Diego Fasolis
So wie aus dem Kanton Tessin in der Schweiz zahlreiche Architekten stammen (Solari da Carona, Borromini und Trezzini, die aktiv am Bau des Kreml in Moskau, dem päpstlichen Rom beziehungsweise Sankt Petersburg beteiligt waren sowie aus jüngester Zeit Mario Botta, um den berühmtesten zu nennen), so ist es auch die Heimat berühmter Ton-Architekten, Musiker, wie Edwin Loehrer, des großen Barockmusik-Pioniers oder Hermann Scherchen, der in den 50er-Jahren das Studio für Elektroakustische Musik in Gravesano gegründet hat. Später initiierte die aus dem Tessin stammende Geigerin Chiara Banchini das Ensemble 415, das bei der Neuinterpretation der italienischen Barockmusik eine große Rolle gespielt hat. Heute stehen das Projekt Martha Argerich in Lugano sowie die Persönlichkeit Diego Fasolis im Mittelpunkt des Tessiner Musiklebens.

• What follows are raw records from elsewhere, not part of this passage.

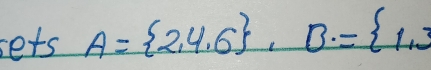 sets A= 2,4,6 ,B. = 1,3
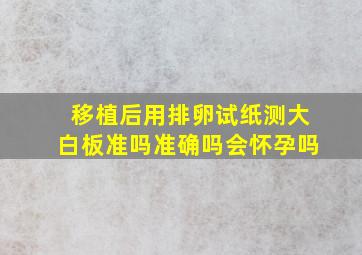 移植后用排卵试纸测大白板准吗准确吗会怀孕吗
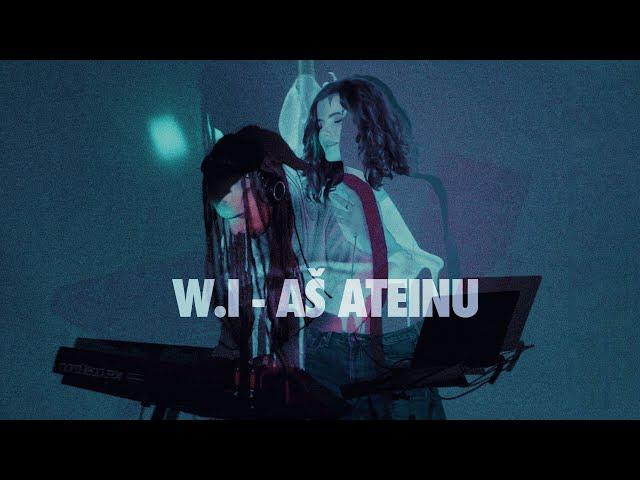 W.I - Aš Ateinu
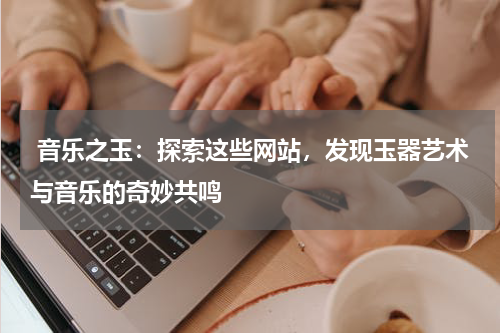  音乐之玉：探索这些网站，发现玉器艺术与音乐的奇妙共鸣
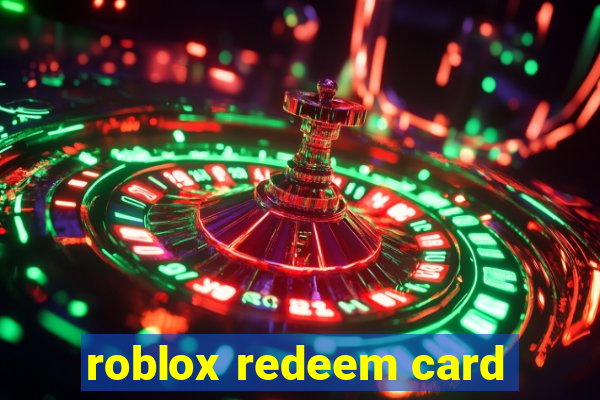 roblox redeem card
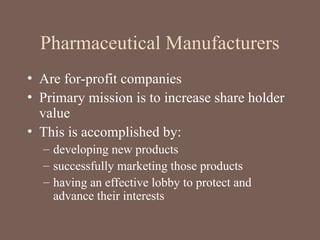 Pharmaceutical Manufacturers
• Are for-profit companies
• Primary mission is to increase share holder
value
• This is accomplished by:
– developing new products
– successfully marketing those products
– having an effective lobby to protect and
advance their interests
 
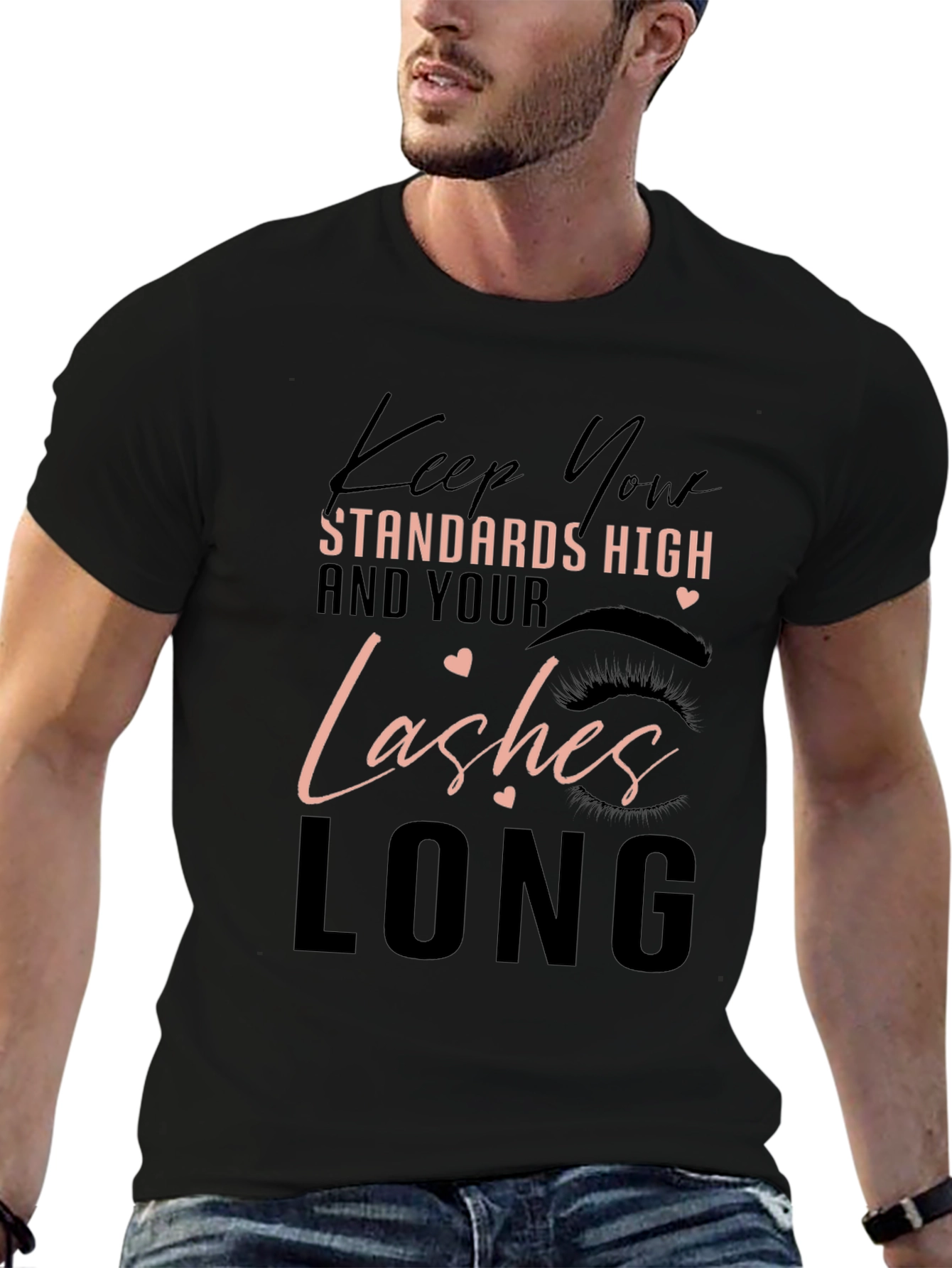 Keep Your Standards High T-Shirt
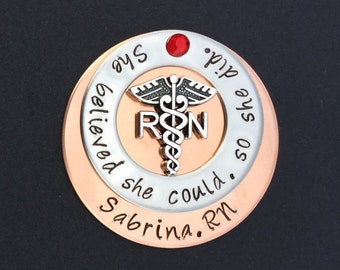 Personalized Nursing pin / RN pin / Nursing Student / Nursing Pinning Ceremony / She believed she could so she did / Graduation  gift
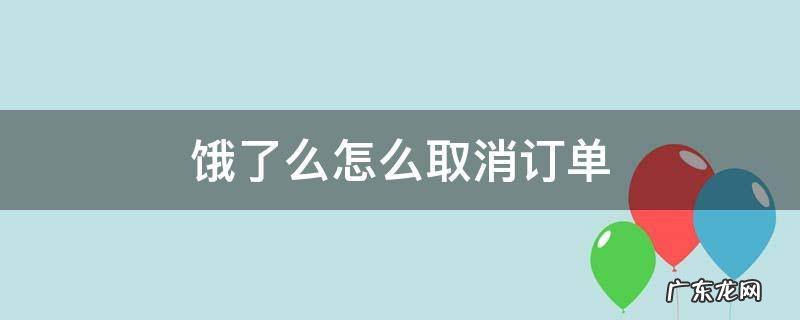 饿了么怎么取消订单 饿了么怎么取消订单中的一个物品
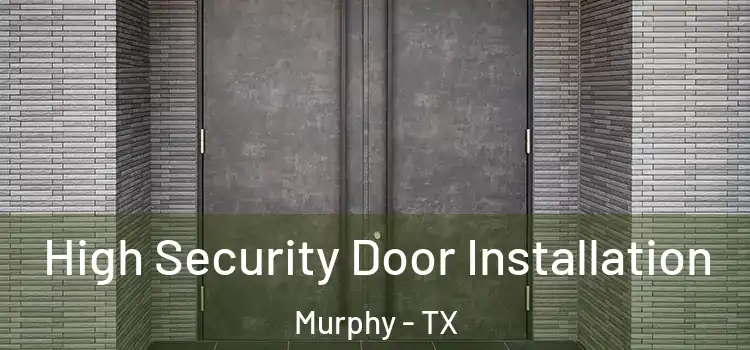  High Security Door Installation Murphy - TX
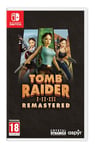 Tomb Raider 1-3 Remastered Starring Lara Croft - Switch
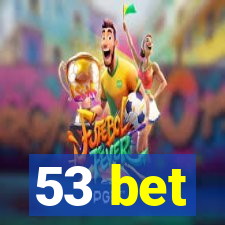 53 bet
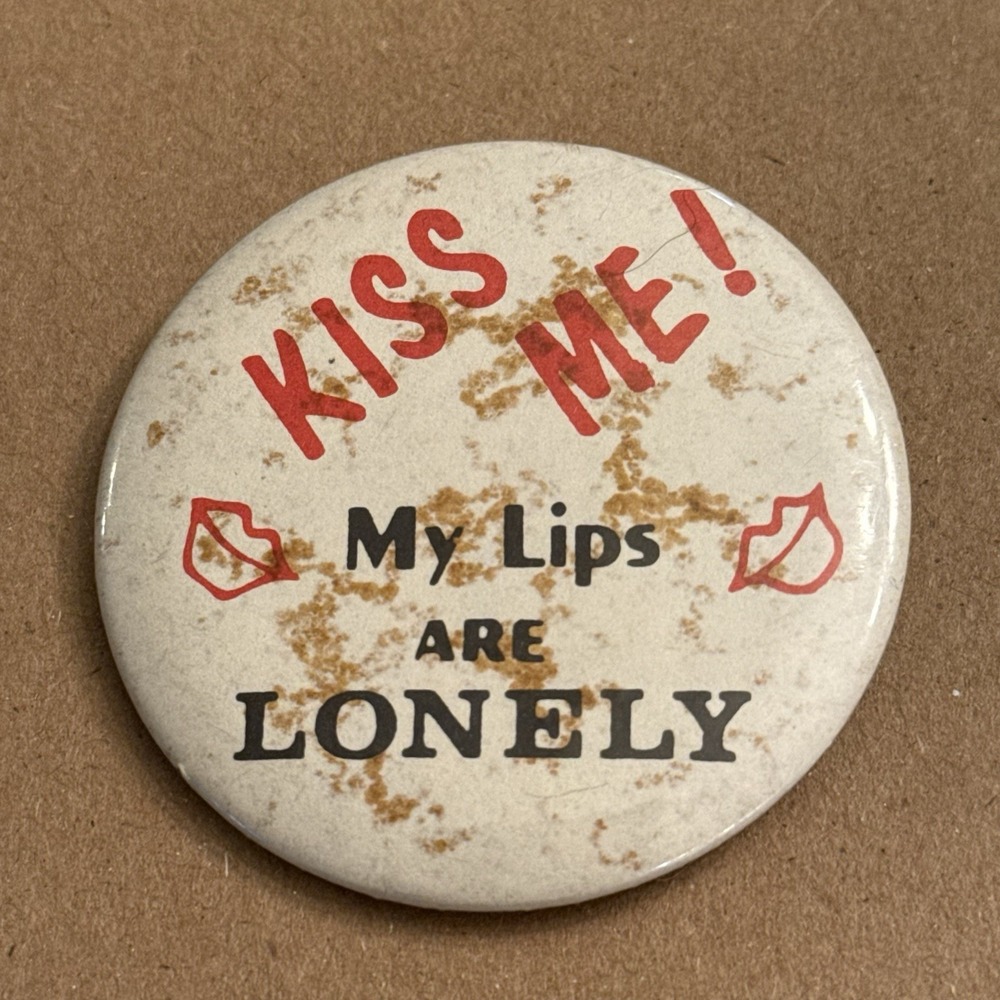 Kiss Me My Lips Are Lonely Vintage Pinback Button Pin Round Circle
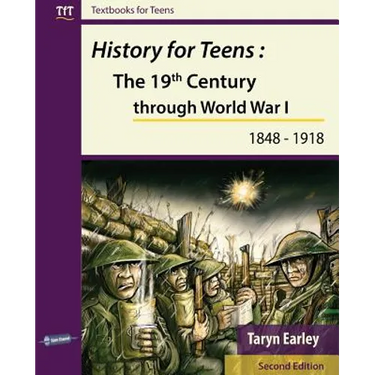 History for Teens: The 19th Century through World War 1 (1848 - 1918)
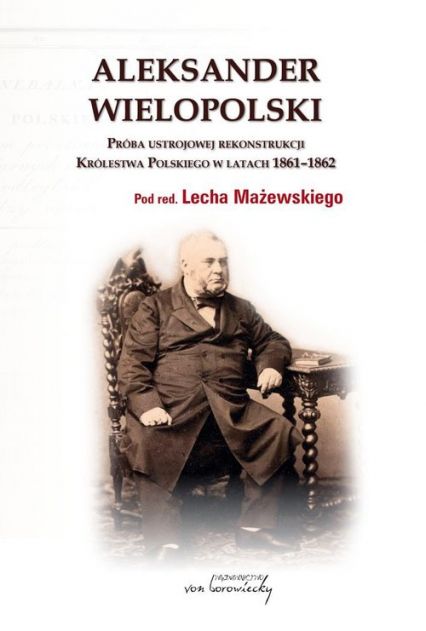 Aleksander Wielopolski Próba ustrojowej rekonstrukcji Królestwa Polskiego 1861-1862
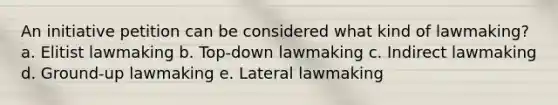 An initiative petition can be considered what kind of lawmaking? a. Elitist lawmaking b. Top-down lawmaking c. Indirect lawmaking d. Ground-up lawmaking e. Lateral lawmaking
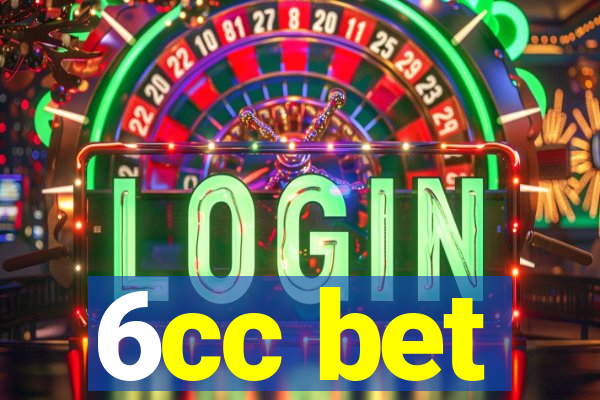 6cc bet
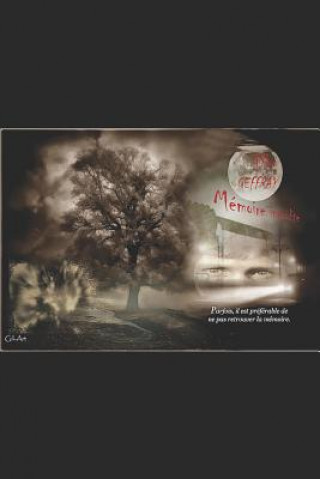 Memoire interdite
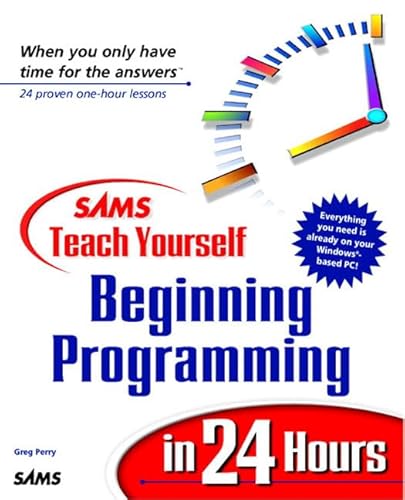 Imagen de archivo de Sams Teach Yourself Beginning Programming in 24 Hours a la venta por Better World Books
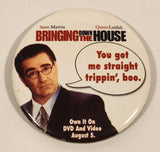 2003 Bringing Down The House You got me straight trippin'..boo? Own it On DVD And Video August 5 3" Button Pin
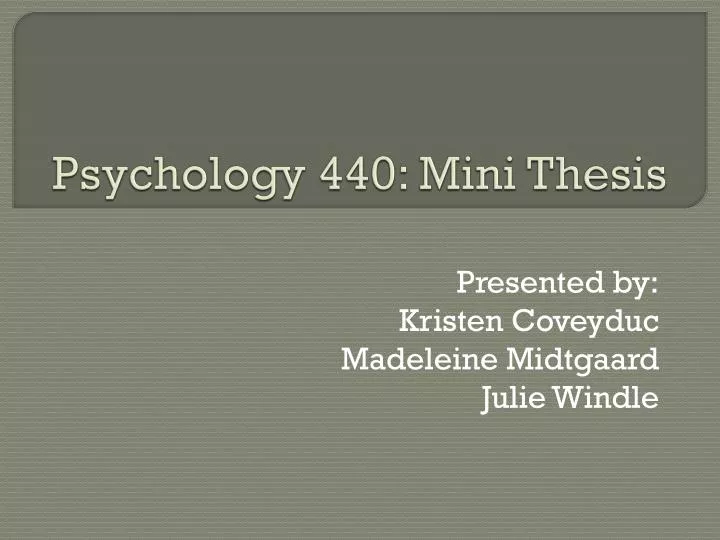 psychology 440 mini thesis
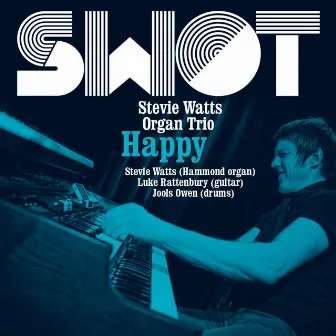 Happy by The Stevie Watts Organ Trio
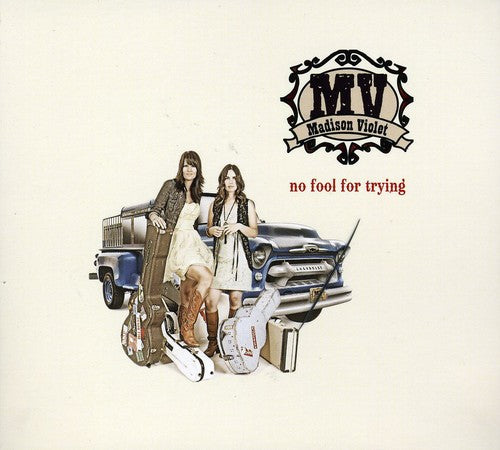 Madison Violet - No Fool for Trying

Als Organist (er hat bei Gaston Litaize in Paris studiert), Chorleiter und Dirigent ist Diego Fasolis im Hinblick auf Barockmusik eine Persönlichkeit, an der man nicht vorbeikommt. 1995 gründete er das Ensemble Vanitas in Lugano sowie I Barocchisti, das aus der berühmten 1961 von Loehrer gegründeten Società cameristica di Lugano hervorgeht, und der wir die ersten wichtigen Einspielungen der Madrigale von Claudio Monteverdi verdanken. Unter dem neuen Namen sowie der Leitung seines neuen Dirigenten Diego Fasolis erlebt das Ensemble einen großen Aufschwung. Zahlreiche Aufnahmen der Barocchisti werden regelmäßig ausgezeichnet. Viele berühmte internationale Solisten arbeiten mit ihnen zusammen wie z.B. Philippe Jaroussky, Maurice Steger, Max Emanuel Cencic sowie in den letzten Jahren Cecilia Bartoli, mit der sich eine enge Zusammenarbeit ergeben hat. Diese brillante Aktivität hindert Diego Fasolis nicht an einer Tätigkeit als Gastdirigent an der Scala in Mailand, am Théâtre des Champs-Elysées in Paris, an der Oper in Lausanne sowie an der Königlichen Oper in Versailles, wo er seit 2013 regelmäßig zu Gast ist.
Diego Fasolis hat bei verschiedenen Labels dank seiner zahlreichen Aktivitäten an der Spitze verschiedener Ensembles wie etwa Coro Della Svizzera Italiana, I Barocchisti, das Ensemble Vanitas oder auch die Sonatori De La Gioiosa Marca eine umfangreiche Diskografie herausgegeben
Zu seinen größten Erfolgen zählen die Alben MISSION mit Cecilia Bartoli und Cecilia Bartoli-Saint Petersburg, die Aufnahmen von Leonardo Vinci (nicht zu verwechseln mit dem Maler der Mona Lisa) mit Artaserse und Philippe Jaroussky, sowie Farnace von Vivaldi mit denselben Interpreten. Im Bereich der Neuentdeckungen sollten Les Mystères d’Isis von… Mozart genannt werden, d.h. die Zauberflöte in der überarbeiteten Fassung, in der sie im 19. Jh. in Paris aufgeführt wurde und an der deutlich wird, wie skrupellos man früher mit Kunstwerken umging. Auch wenn diese Rekonstruktion faszinierend ist, so kann man verstehen, warum Berlioz damals auf die Barrikaden ging!
Diego Fasolis’ Eklektizismus ist verblüffend und ermöglicht spektakuläre Entdeckungen wie das Requiem von Camille Saint-Saëns, Faramondo von Haendel (mit Cencic), die Passion Jesu-Christi von Paisiello sowie Werke von Steffani, Piccini, Eisler und Durante. Ein gelungener Spagat zwischen den Generationen: bei Diego Fasolis großer Kunst.